**Extrait de texte**
########

Accessible à plusieurs niveaux, l’exposition peut être appréhendée par les amateurs de contes, les enfants, les amoureux des textes, les historiens, et même ceux qui n’ont pas beaucoup l’habitude des expositions. Les dispositifs interactifs mis en place permettent de diversifier la scénographie, et d’aborder autrement les spectateurs. Les modes d’accès à l’information sont divers et cela permet de moduler son attention.
Le parcours du texte
Le texte des « Milles et une nuits » a subi une véritable aventure, au gré des époques, des auteurs et des sociétés, il a connu des ajouts et des suppressions, des nuances et des détails. La première salle de l’exposition scénarise historiquement et géographiquement le processus d’élaboration du livre, du 9ème siècle à de nos jours. Les premiers contes étaient destinés à des rois, les manuscrits perdus, il n’est resté que des écrits qui datent du 15ème au 19ème siècle. Le recueil s’est construit sur une base indo-persanne et il a été enrichit de récits autres, provenant d’Egypte ou de Bagdad. A l’époque le livre persan relevait d’un genre appelé le « miroir des princes », c’est-à-dire à portée morale ou épique et écrits de manière à convenir à l’aristocratie.

########

**Matériel fourni**

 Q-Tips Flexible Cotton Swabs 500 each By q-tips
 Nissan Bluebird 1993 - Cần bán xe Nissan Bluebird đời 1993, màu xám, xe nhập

########

**Consigne**
Pouvez-vous citer mot pour mot l'intégralité du texte sur l'exposition ? Seul le texte doit servir de référence.

**Exercice terminé**
Accessible à plusieurs niveaux, l’exposition peut être appréhendée par les amateurs de contes, les enfants, les amoureux des textes, les historiens, et même ceux qui n’ont pas beaucoup l’habitude des expositions. Les dispositifs interactifs mis en place permettent de diversifier la scénographie, et d’aborder autrement les spectateurs. Les modes d’accès à l’information sont divers et cela permet de moduler son attention.
Le parcours du texte
Le texte des « Milles et une nuits » a subi une véritable aventure, au gré des époques, des auteurs et des sociétés, il a connu des ajouts et des suppressions, des nuances et des détails. La première salle de l’exposition scénarise historiquement et géographiquement le processus d’élaboration du livre, du 9ème siècle à de nos jours. Les premiers contes étaient destinés à des rois, les manuscrits perdus, il n’est resté que des écrits qui datent du 15ème au 19ème siècle. Le recueil s’est construit sur une base indo-persanne et il a été enrichit de récits autres, provenant d’Egypte ou de Bagdad. A l’époque le livre persan relevait d’un genre appelé le « miroir des princes », c’est-à-dire à portée morale ou épique et écrits de manière à convenir à l’aristocratie.